When this is over, the voting public should remember who underfunded the NHS for a decade and rendered it incapacitated to cope with this pandemic. Since 2010, under the Conservatives, funding of the NHS has been the lowest in percentage terms since its inception in 1948; budgets rose by just 1.5% per year, compared with the figure of 3.7% in 1948. As a result, this has meant a drastic loss in NHS beds, decreasing from 171,000 to 140,000 – the lowest number of hospital beds per head of population. This has also affected the abundance of critical care units and their capacity.

During this pandemic, it has been stated that those who go into critical care only have a 50% chance of survival.  Policies of austerity have affected the emergency services, including police and fire staff – there are now 21,000 fewer police officers than there were in 2010, and the fire service has been cut by 18%.
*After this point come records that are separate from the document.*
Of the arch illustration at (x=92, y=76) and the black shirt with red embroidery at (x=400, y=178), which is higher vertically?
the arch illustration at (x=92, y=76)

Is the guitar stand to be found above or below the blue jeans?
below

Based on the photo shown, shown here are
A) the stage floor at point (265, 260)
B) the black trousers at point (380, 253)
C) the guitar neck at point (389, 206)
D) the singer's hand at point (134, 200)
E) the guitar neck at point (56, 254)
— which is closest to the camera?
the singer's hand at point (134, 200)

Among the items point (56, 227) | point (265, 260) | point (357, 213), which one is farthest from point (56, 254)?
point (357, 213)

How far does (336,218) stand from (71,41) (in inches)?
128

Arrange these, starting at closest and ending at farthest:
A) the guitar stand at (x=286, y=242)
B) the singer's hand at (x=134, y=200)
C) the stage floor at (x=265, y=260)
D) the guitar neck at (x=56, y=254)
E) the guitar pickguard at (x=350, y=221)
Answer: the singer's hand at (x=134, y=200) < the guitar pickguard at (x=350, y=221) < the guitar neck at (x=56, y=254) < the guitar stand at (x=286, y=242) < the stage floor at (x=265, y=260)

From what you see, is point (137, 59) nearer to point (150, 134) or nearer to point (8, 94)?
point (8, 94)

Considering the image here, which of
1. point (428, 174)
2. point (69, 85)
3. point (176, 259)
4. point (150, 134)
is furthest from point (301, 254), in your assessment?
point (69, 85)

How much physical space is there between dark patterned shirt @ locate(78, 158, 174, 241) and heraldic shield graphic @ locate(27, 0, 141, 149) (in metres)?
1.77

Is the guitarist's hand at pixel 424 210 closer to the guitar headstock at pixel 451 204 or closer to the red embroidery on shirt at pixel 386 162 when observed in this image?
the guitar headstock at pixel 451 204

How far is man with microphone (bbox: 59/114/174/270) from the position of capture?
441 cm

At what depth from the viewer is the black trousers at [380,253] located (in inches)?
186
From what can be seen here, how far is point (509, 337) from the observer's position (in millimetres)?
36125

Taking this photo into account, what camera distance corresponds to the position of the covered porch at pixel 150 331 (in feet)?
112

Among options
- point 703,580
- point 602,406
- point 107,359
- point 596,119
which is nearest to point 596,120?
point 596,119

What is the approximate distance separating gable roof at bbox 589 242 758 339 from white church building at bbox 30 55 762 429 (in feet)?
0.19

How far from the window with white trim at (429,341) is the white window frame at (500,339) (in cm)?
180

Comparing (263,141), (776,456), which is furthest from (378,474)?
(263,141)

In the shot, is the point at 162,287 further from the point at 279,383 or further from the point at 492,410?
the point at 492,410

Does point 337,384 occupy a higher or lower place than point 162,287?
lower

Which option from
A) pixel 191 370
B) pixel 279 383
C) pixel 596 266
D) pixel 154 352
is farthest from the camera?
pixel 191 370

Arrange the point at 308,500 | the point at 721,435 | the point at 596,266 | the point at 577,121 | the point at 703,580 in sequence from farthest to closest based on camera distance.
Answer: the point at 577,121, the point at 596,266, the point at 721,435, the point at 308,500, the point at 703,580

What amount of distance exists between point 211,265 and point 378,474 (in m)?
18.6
Austerity – policies that created short term gain, and long-term deprivation – have completely decimated the NHS and rendered it unable to cope with an unprecedented crisis like this one. As Poly Toynbee argued in The Guardian, Tory politicians have left the country ‘defenceless’ in protecting the public and workers during this pandemic.

The NHS before this pandemic was in the worst possible state for dealing with routine procedures, thus it was never in a fit state to take on a pandemic. But it should have been. Having a health service is not just thinking about the immediate but planning for the long term. A pandemic of this proportion should have been something we had the capacity to prepare for.  
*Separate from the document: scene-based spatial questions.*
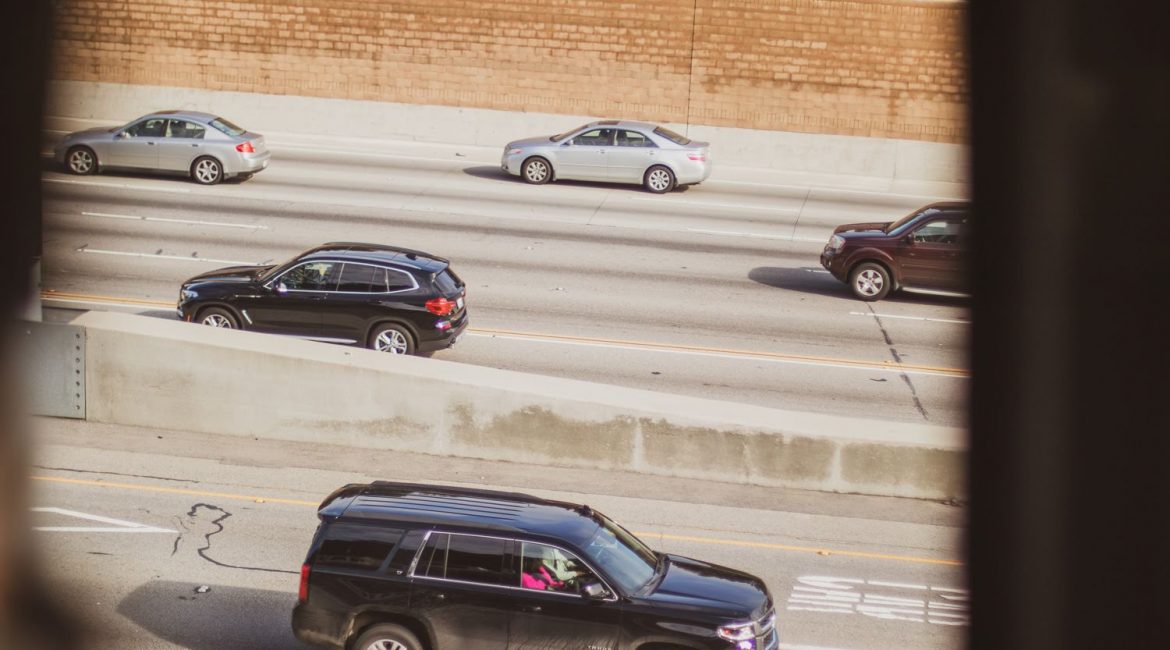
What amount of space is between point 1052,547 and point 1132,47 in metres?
0.51

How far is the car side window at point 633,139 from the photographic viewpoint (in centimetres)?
2939

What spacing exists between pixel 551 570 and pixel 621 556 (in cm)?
70

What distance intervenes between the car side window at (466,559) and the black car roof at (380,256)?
825 cm

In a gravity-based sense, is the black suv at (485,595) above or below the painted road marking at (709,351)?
below

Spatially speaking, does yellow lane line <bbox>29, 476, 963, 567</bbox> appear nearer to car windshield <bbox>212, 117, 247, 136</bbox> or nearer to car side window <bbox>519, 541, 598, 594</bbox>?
car side window <bbox>519, 541, 598, 594</bbox>

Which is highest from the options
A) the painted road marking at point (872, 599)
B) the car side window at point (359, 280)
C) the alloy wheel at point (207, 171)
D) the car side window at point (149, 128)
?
the car side window at point (149, 128)

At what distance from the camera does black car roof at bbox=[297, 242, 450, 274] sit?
1656 cm

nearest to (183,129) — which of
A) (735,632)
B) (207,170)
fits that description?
(207,170)

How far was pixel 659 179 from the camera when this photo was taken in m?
29.6

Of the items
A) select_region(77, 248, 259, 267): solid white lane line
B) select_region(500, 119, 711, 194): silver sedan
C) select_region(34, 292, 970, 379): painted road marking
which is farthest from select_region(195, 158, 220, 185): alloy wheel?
select_region(34, 292, 970, 379): painted road marking

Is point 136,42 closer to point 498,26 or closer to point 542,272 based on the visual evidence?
point 498,26

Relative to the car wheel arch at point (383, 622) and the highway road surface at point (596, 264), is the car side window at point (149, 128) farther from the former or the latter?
the car wheel arch at point (383, 622)

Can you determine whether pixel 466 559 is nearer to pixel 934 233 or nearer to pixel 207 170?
pixel 934 233

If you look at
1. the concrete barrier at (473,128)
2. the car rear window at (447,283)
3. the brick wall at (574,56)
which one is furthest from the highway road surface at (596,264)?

The Tory Party, and especially Boris Johnson, love to parade around their appreciation for the NHS. But at the same time, this party has cripplingly underfunded it for a decade – there has been a £700 million reduction in public health funding since 2015, which has shattered every hospital, emergency department and GP surgery across the country.
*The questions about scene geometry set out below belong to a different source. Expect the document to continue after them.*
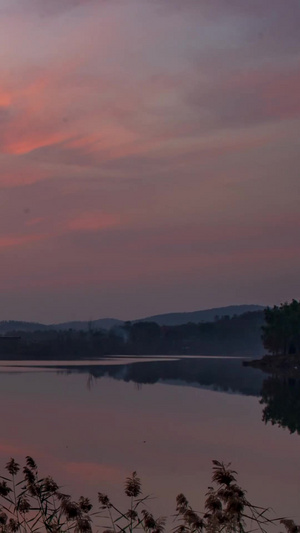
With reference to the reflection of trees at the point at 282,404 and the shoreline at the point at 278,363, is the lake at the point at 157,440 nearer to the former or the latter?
the reflection of trees at the point at 282,404

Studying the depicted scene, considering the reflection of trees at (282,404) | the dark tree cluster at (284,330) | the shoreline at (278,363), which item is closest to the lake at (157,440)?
the reflection of trees at (282,404)

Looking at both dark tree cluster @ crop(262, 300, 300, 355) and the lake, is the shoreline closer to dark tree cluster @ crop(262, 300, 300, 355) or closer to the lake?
dark tree cluster @ crop(262, 300, 300, 355)

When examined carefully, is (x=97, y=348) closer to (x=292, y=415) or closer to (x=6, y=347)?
(x=6, y=347)

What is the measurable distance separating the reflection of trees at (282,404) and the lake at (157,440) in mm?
99

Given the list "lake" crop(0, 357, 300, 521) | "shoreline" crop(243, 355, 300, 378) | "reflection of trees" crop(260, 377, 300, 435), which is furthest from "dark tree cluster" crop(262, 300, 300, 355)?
"lake" crop(0, 357, 300, 521)

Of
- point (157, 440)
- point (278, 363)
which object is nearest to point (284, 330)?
point (278, 363)

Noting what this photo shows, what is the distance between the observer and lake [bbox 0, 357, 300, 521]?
19.1m

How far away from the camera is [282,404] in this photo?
145ft

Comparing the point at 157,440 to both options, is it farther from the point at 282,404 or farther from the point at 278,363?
the point at 278,363

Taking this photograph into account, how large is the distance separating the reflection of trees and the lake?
0.10 meters

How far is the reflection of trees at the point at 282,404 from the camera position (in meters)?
35.4

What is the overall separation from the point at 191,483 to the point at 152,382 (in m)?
43.9

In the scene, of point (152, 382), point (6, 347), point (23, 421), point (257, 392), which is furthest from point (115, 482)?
point (6, 347)

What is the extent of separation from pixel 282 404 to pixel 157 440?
1825cm
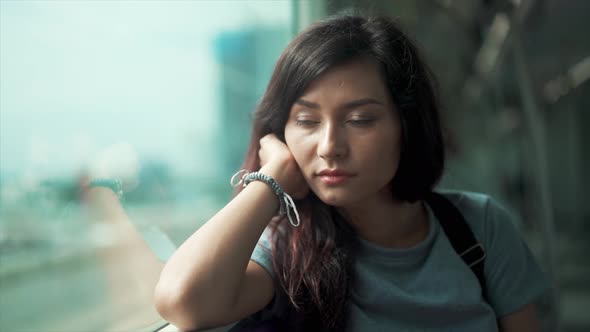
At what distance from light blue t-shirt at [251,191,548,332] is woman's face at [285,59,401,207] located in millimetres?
188

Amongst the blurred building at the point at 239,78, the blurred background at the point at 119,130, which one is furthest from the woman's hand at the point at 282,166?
the blurred building at the point at 239,78

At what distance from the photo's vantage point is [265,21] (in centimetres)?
158

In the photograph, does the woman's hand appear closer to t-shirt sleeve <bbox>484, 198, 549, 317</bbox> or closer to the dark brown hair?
the dark brown hair

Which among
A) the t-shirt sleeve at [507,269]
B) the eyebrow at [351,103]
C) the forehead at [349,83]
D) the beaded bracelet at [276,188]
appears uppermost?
the forehead at [349,83]

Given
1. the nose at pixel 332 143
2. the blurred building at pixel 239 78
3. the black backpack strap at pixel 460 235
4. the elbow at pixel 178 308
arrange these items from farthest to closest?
the blurred building at pixel 239 78
the black backpack strap at pixel 460 235
the nose at pixel 332 143
the elbow at pixel 178 308

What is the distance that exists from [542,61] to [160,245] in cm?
540

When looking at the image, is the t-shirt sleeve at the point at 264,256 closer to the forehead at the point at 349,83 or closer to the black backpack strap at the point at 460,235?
the forehead at the point at 349,83

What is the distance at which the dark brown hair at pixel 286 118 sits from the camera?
2.99ft

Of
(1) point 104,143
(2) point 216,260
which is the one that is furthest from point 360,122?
(1) point 104,143

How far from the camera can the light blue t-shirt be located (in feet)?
3.15

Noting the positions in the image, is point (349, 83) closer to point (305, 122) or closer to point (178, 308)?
point (305, 122)

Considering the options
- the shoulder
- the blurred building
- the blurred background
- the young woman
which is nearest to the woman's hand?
the young woman

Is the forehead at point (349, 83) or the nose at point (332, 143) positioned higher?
the forehead at point (349, 83)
In addition, the UK population has consistently voted for this same party without acknowledging those responsible for decimating the service they know and love. For eight weeks and counting, the public will clap for the NHS but in four years, they will probably vote for major NHS cuts and privatisation by casting a vote for the Conservatives.

The crisis in the NHS has been longstanding but this virus has exposed it at its worst. In April during the peak of the virus just 2,000 NHS staff were tested for the virus. At this time of writing, at least 100 have died from contracting the virus, just from doing their job. And disproportionately, most were from BME backgrounds, including Thomas Harvey, who had inadequate protection and subsequently died from the virus after treating an infected patient. Harvey’s daughter Tamira told the BBC, ‘if he had just had the right equipment we wouldn’t be in this predicament and it wouldn’t have escalated in the way it did’. His case hasn’t been the only one.

The prime minister and the cabinet continually present the public and NHS with false promises. Out of the 390 million pieces of PPE that were ordered to the UK, 400,000 gowns failed to pass UK standards. Matt Hancock’s 200,000 a day test target was only ever met on one day and even this is arguable, after including figures from home kits that were sent out, but never completed. In May, the government failed to reach the 100,000 tests per day, and more strain will be placed on this as Hancock announces anyone over the age of five displaying symptoms will be eligible for a test.

Additionally, the “test, track and trace” system of effectively containing the virus, as seen in Germany who have had a considerably lower death toll, has never been in operation despite enduring ten weeks of this pandemic and over two months of lockdown. Johnson promises this service will be up and running by June, but can we really believe anything he says at this point?

We have a government and vast swathes of the UK public who have so vehemently shown their support of an NHS during this pandemic but have bitterly prevented it from gaining proper funding for the last decade. Call me out for politicising the virus, but this is a matter of politics. If you stand and clap for the NHS, remember who was responsible for its downfall. And remember, austerity was a political choice, and it has contributed towards a healthcare system so unable to cope with this pandemic.

A clap will not fix the NHS or secure frontline workers with the protection they need, it merely negates those responsible for its downfall. Clap if you must, but think about those in power who are responsible for its condition and consequently the way we have dealt with this pandemic.